Donnerstag, 27. August 2015

In der Fremde

Ein junger Mann macht das Wenige, was er hat, zu Geld. Damit und mit der Hilfe seiner Familie kann er Schlepper bezahlen, die ihm die Reise in ein reiches Land und in eine bessere Zukunft versprechen. Das Schiff, auf dem der junge Mann die Überfahrt wagt, ist voll mit Migranten und alles andere als seetüchtig: Es scheitert nach einer Kollision im Sturm. Unser Flüchtling wird als einziger Überlebender der Katastrophe an einer europäischen Küste angetrieben. Kinder werfen mit Steinen nach ihm, Hunde werden auf ihn gehetzt, er wird zuletzt wie ein wildes Tier eingefangen und in einen Schweinekoben gesperrt.

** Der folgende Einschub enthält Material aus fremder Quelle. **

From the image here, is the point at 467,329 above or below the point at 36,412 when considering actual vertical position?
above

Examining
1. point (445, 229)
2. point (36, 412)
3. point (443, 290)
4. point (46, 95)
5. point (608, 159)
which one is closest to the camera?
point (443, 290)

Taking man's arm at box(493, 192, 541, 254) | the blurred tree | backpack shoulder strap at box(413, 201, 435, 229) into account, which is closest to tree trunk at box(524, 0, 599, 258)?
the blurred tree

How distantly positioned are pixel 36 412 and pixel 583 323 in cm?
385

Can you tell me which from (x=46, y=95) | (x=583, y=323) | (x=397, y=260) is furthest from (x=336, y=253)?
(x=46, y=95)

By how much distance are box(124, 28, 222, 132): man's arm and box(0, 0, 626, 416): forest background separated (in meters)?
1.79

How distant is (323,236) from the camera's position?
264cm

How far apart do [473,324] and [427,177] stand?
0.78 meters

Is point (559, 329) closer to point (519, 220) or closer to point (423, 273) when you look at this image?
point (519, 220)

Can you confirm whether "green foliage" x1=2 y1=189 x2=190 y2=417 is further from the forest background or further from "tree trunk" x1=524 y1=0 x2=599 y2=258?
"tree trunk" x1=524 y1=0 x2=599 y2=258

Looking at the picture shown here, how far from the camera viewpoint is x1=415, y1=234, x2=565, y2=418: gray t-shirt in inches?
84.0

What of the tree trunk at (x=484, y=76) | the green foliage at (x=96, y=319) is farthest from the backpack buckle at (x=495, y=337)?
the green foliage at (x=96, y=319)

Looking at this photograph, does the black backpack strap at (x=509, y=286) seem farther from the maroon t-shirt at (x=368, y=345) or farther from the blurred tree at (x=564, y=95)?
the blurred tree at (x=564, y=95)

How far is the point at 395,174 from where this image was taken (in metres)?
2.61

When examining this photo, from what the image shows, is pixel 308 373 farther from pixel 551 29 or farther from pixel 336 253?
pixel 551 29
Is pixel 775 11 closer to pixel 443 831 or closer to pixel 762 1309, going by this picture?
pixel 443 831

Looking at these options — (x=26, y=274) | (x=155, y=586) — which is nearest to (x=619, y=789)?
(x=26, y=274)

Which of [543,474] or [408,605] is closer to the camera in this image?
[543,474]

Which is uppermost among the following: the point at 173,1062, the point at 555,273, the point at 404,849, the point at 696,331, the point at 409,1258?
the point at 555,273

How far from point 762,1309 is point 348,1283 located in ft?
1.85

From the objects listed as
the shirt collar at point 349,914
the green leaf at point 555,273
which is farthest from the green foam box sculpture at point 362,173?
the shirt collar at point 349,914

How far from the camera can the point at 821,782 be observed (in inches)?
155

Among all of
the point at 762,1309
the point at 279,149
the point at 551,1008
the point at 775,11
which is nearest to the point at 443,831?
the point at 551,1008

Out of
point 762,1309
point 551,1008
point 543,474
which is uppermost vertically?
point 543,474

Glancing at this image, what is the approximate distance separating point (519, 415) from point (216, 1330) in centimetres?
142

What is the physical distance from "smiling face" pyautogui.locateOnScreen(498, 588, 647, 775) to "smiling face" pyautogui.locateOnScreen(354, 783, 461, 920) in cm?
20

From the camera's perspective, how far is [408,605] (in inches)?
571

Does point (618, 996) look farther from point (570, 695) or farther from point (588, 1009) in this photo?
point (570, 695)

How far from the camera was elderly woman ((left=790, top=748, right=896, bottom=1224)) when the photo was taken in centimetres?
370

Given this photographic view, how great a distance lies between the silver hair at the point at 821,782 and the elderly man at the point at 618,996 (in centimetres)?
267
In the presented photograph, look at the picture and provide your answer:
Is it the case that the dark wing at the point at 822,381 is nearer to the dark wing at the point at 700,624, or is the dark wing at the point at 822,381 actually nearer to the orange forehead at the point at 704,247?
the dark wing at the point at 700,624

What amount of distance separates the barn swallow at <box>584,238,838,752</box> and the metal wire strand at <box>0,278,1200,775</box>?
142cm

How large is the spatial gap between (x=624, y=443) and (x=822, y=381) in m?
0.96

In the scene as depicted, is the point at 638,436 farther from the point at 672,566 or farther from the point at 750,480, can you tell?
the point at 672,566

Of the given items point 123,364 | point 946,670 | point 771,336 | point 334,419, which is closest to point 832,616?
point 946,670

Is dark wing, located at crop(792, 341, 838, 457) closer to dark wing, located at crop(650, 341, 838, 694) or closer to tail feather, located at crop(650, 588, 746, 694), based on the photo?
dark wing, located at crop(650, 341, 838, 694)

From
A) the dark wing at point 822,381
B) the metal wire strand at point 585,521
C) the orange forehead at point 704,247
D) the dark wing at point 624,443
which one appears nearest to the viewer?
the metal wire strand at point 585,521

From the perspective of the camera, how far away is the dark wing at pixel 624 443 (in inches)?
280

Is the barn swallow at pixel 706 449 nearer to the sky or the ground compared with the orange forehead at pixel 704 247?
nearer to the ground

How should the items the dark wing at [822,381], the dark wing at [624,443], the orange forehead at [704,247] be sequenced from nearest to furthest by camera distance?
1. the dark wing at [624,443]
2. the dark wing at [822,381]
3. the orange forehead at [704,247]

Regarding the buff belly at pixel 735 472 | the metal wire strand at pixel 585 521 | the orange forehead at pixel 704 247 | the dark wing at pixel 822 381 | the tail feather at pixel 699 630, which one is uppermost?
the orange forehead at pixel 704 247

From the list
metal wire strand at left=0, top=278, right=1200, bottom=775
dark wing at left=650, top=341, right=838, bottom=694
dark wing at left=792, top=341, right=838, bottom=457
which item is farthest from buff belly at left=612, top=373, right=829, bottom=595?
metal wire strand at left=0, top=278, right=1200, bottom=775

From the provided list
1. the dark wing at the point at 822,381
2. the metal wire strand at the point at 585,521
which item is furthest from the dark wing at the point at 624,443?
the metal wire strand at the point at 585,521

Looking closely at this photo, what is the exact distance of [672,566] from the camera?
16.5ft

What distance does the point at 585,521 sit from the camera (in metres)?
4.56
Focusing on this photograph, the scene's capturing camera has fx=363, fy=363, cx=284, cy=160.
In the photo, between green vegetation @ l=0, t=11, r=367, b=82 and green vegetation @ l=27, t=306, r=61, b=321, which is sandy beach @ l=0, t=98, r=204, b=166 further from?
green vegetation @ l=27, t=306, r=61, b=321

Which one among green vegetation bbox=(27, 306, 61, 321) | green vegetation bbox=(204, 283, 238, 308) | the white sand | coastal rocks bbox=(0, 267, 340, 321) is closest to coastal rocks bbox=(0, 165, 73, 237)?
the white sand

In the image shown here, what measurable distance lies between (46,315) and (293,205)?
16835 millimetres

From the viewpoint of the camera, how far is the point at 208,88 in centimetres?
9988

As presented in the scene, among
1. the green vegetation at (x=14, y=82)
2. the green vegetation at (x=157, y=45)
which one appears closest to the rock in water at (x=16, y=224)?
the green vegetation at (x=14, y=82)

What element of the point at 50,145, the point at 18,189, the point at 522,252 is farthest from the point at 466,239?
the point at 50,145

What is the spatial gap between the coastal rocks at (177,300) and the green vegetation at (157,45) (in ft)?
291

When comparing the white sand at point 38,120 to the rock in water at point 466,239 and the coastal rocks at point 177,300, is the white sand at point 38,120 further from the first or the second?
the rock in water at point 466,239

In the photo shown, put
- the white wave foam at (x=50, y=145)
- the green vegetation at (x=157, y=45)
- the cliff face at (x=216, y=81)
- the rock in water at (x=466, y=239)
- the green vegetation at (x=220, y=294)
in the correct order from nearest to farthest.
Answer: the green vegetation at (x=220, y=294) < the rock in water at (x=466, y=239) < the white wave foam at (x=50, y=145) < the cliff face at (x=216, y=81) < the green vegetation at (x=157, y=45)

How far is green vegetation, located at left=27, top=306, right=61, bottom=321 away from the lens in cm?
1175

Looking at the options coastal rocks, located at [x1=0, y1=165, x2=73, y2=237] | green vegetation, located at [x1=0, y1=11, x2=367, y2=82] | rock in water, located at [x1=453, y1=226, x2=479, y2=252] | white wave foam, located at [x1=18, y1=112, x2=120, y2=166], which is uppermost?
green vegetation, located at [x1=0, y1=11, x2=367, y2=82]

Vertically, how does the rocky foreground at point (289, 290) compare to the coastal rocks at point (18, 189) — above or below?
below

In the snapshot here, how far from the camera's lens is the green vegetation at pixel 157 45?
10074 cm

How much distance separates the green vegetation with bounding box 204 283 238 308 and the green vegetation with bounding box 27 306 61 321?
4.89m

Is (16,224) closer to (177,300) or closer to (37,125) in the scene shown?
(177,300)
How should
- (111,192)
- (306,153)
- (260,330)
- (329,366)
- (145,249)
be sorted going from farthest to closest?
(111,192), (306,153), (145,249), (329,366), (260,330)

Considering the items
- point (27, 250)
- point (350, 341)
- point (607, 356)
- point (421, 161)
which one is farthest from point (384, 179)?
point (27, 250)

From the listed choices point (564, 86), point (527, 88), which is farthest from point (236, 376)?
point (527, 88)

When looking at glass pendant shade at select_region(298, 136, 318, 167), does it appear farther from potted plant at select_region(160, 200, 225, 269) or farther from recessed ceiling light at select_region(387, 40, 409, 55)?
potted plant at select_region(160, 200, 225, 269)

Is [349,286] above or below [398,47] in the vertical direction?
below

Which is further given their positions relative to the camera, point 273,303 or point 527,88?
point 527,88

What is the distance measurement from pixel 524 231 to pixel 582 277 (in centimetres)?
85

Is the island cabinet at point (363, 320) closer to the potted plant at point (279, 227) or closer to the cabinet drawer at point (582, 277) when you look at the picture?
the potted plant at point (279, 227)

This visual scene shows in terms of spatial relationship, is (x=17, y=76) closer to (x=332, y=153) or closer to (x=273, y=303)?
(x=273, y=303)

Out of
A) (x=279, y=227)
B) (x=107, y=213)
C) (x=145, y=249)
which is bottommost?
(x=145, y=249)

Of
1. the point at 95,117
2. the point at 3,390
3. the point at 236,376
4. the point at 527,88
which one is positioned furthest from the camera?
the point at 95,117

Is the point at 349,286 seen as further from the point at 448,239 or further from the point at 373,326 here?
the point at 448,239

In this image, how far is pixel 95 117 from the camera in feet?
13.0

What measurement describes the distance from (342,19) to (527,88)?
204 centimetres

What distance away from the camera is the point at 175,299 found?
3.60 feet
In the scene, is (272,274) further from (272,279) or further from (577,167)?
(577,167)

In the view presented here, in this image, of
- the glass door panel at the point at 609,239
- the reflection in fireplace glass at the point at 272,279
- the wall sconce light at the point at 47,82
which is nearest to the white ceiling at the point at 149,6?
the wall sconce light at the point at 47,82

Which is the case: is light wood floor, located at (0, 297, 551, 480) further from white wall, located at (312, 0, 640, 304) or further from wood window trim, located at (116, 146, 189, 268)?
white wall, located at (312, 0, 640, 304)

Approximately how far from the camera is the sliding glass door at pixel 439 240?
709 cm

Soll das nun das versprochene neue Land sein?
Mit der Zeit lernt er etwas von der fremden Sprache und fasst Fuß in dieser Gesellschaft. Doch er bleibt der Fremde, allein schon aufgrund seiner dunkleren Hautfarbe, seines Akzents und seines lebhaften Temperaments. Umgekehrt hört auch er nicht auf, sich zu wundern - über die fremden Sitten, über die Verschlossenheit und Herzenskälte seiner Umwelt. Immerhin findet er ein Mädchen (das im Dorf als halbe Närrin gilt), heiratet es, und sie bekommen ein Kind. Doch er bleibt der Fremde, auch für seine Frau.
Als er an einer Lungenentzündung erkrankt und im Fieber in seine Muttersprache zurückverfällt, bekommt sie panische Angst um sich und den kleinen Sohn und flieht vor ihrem todkranken Mann.
Eine kurze und erschütternde Erzählung aus dem Jahre 1901: Amy Foster - von Josef Conrad. Weitgehend unbekannt, aber von offensichtlicher Aktualität: Armut, Schlepper, die riskante Schiffsreise, ein Wirtschaftsflüchtling, in diesem Fall aus Osteuropa - und wie nimmt ihn 'unsere' Gesellschaft auf? Wie nimmt er 'unsere' Gesellschaft wahr?
Joseph Conrad war Pole, aufgewachsen in der Verbannung nach einem der gescheiterten Aufstände gegen das zarisitische Russland. Mit 18 Jahren gelangt er nach England - in das Land, wo der tragische Held seiner Geschichte scheitert. Hier beginnt später sein Weltruhm als Erzähler; 'Heart of Darkness' etwa (worauf der Film 'Apokalpse now' basiert) ist eine seiner bekanntestes Erzählungen. 'Amy Foster' steht im Schatten seiner anderen Werke, die meist in exotischeren Regionen spielen oder eben auf hoher See.Und trotzdem, trotzdem wird hier auf wenigen Seiten seine große Meisterschaft spürbar, sein Einfühlungsvermögen und nicht zuletzt etwas von seiner eigenen Geschichte. Einer Geschichte, die sich seither millionenfach wieder und wieder ereignet und erzählt hat.